Birth of Kaigani:
Kaigani was transformed from tree to canoe with care and years of building experience by master boat builders John Guzwell and Jono Saunders of Port Port Townsend, WA. Kaigani was named after the forest where the timber was harvested for her creation (the same forest that produced the timber for the Hawai’ian Double-Hulled canoe, Hokule’a) located in the Haida Gwaii, Queen Charlotte Islands. Kaigani is a Hawai’ian outrigger canoe specifically designed for the waters of the Salish Sea. She will ultimately be rigged in Polynesian style for Canoe Sailing.
The Kaigani voyaging canoe comes to the Community and Youth of the San Juan Islands with an existing vision.
We will carry forward and continue her work. As paddlers we believe the canoe has its own spirit, a life of its own. We choose to live that not only in respect but in stewardship. Kaigani will be an ambassador of canoe culture, bringing her voyaging spirit and experience to new people, young and old.
The people who arrived in Hawai’i a millennium ago were voyagers and continue to voyage throughout the world. The Hawai’ians, Polynesians and Coast Salish First Nations are canoe people, traveling on man powered and wind powered canoes across great distances.
So, Why a Hawai’ian Voyaging Canoe in the Salish Sea?
Why the Inclusion of Hawai’ian voyaging traditions into one component of a project-based voyaging & stewardship curriculum serving the community of the San Juan Islands, connections and relationships with the Salish tribes, and Washington mainland?
There is a deep cultural and historical connection between Hawai’i, the San Juan Islands, Vancouver Island, BC and near coastal islands.
The mo’olelo (oral and written history) is full of stories of early Hawai’ians and their presence on San Juan Island.
We integrate the Hawai’ian Sailing Wa’a into our conservation and experiential programs on San Juan Island, Friday Harbor, WA to honor the history of Kanaka whose home is our home. What happens to the children and people on the shores of the Salish Sea, happens to the children and the peoples of Hawai’i nei.

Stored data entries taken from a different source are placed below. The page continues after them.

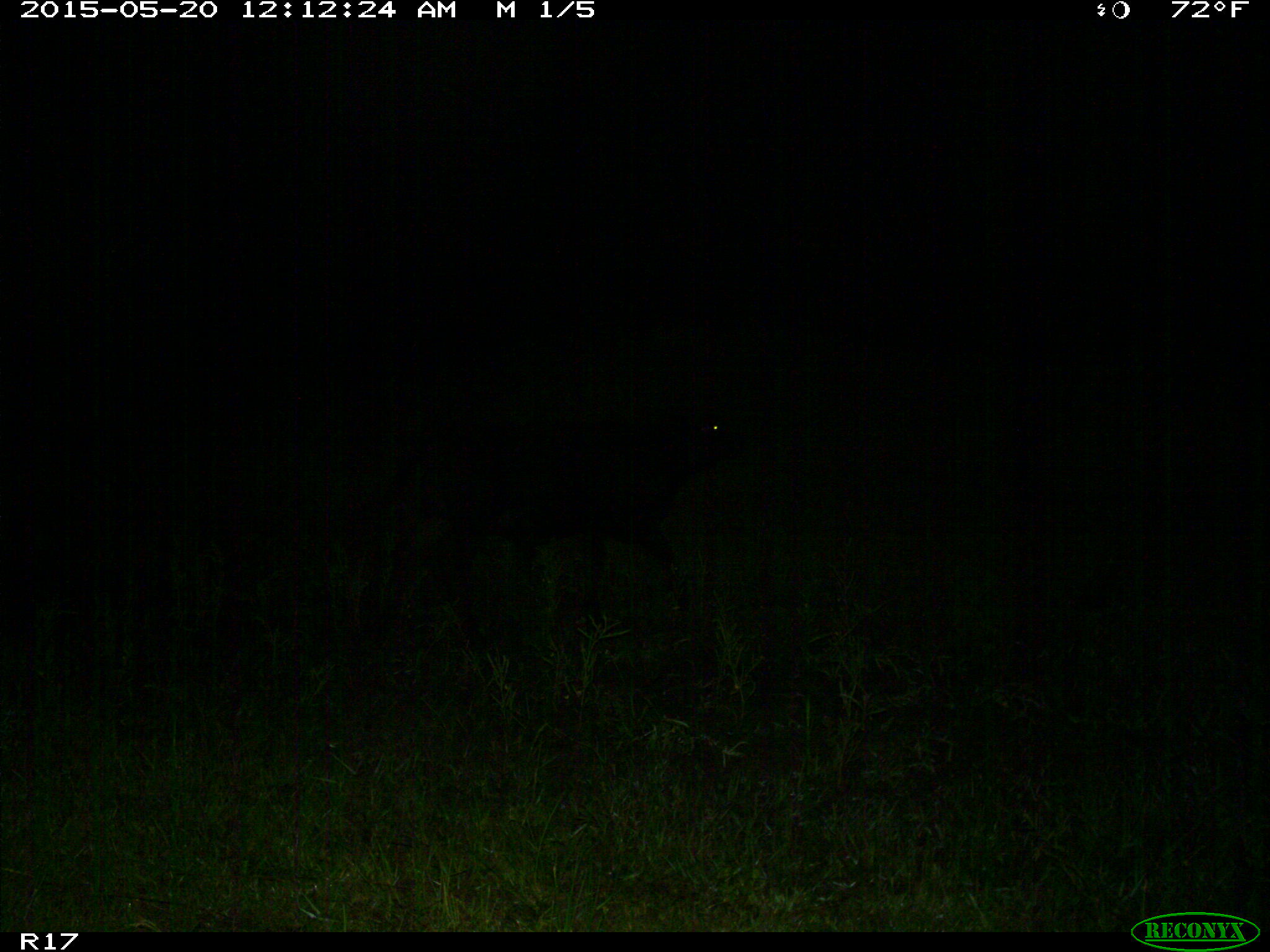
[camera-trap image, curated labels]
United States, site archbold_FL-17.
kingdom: Animalia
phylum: Chordata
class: Mammalia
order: Artiodactyla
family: Bovidae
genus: Bos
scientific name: Bos taurus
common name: domestic cow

The stories are interconnected within the current healing process of coast Salish indigenous peoples, it is interconnected to the Hawai’ian story; and more importantly the unfolding of this story in the Salish Sea is rooted in Aloha and the unconditional love that binds us to our Island Earth, all living beings, the Universe, and the Great Spirit.

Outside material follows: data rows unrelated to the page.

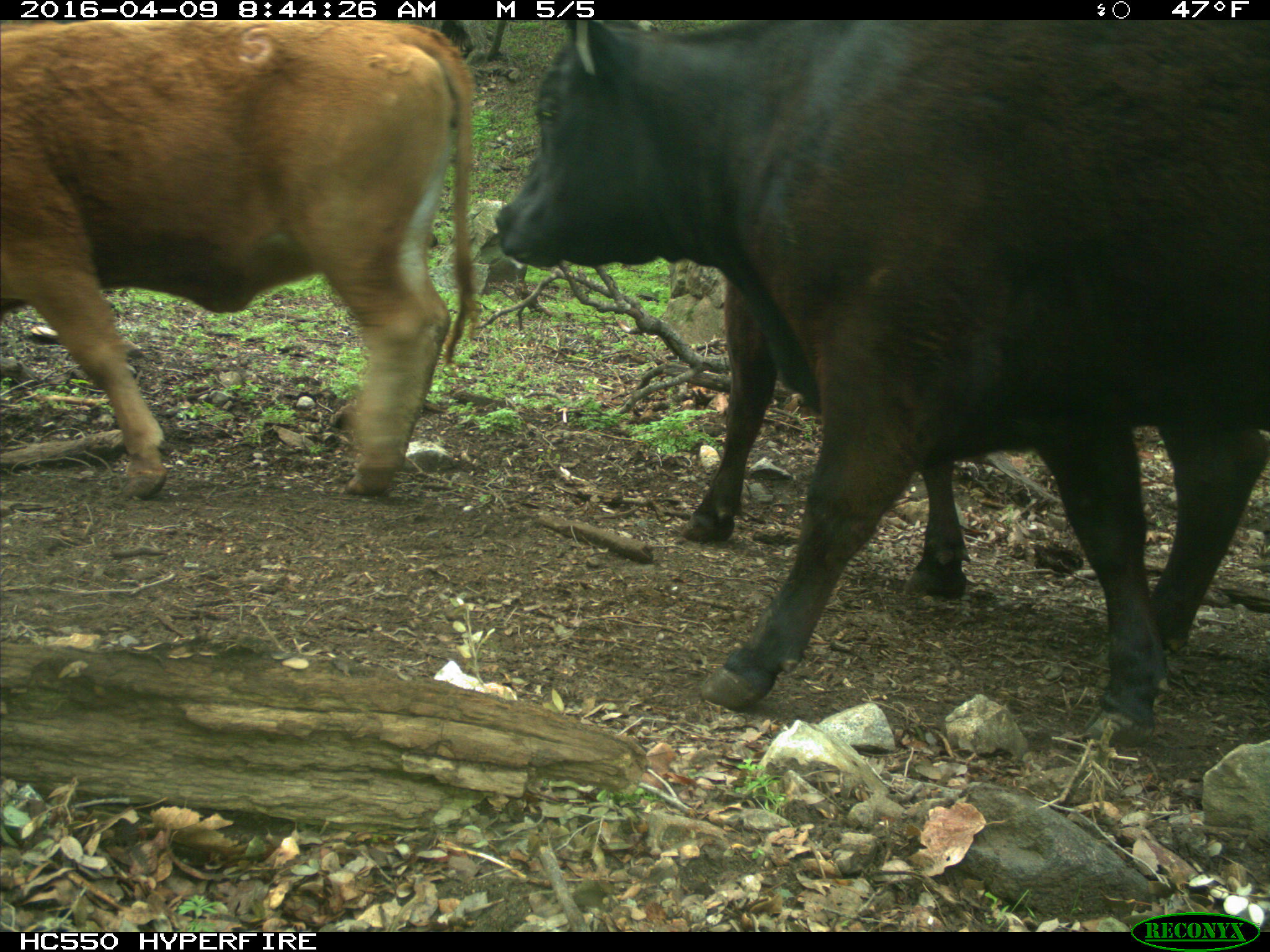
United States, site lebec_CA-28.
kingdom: Animalia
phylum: Chordata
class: Mammalia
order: Artiodactyla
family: Bovidae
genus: Bos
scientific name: Bos taurus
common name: domestic cow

Our vision for Kaigani is to connect with the natural elements of the Salish Sea while discovering the richness of canoe culture, ocean travel and awareness, through voyaging, discovery and experiential education. We enter this mission with humility and reverence of our natural world, Polynesian and Coast Salish knowledge and seek to better our understanding of past, present and future. To stand in solidarity with those that protect the sacred and honor our natural resources. Discovering the richness of wildlife, the water, the land, the trees, the elk, the eagles, the salmon, the orca, the communities, the people of today and the people who have come before.
Through voyaging we understand the importance of teamwork, community, and that each one of us is a leader and a contributor, providing assets and resources that help us all reach the next step. We discover what it means to live in the moment and disconnect from the stresses of modern life, as we stretch out beyond our comfort zone, to a place where land and ocean meet and possibilities arise.
Program Inspirations & Lineage
Matt & Melissa Wickey are both part of the International mentor network for The Tracking Project, out of Corrales, New Mexico. We are blessed to be a part of this amazing family and to assist in passing on the wisdom and teachings passed down by friend and teacher, Uncle John Stokes.
A lot of inspiration and curriculum for the Canoe programs comes from these important teachings for our youth while integrating Polynesian Wayfinding and ocean voyaging & Hawai’ian canoe culture as passed down from many inspirations, Kupuna, Uncles, & colleagues from across Hawai’i nei.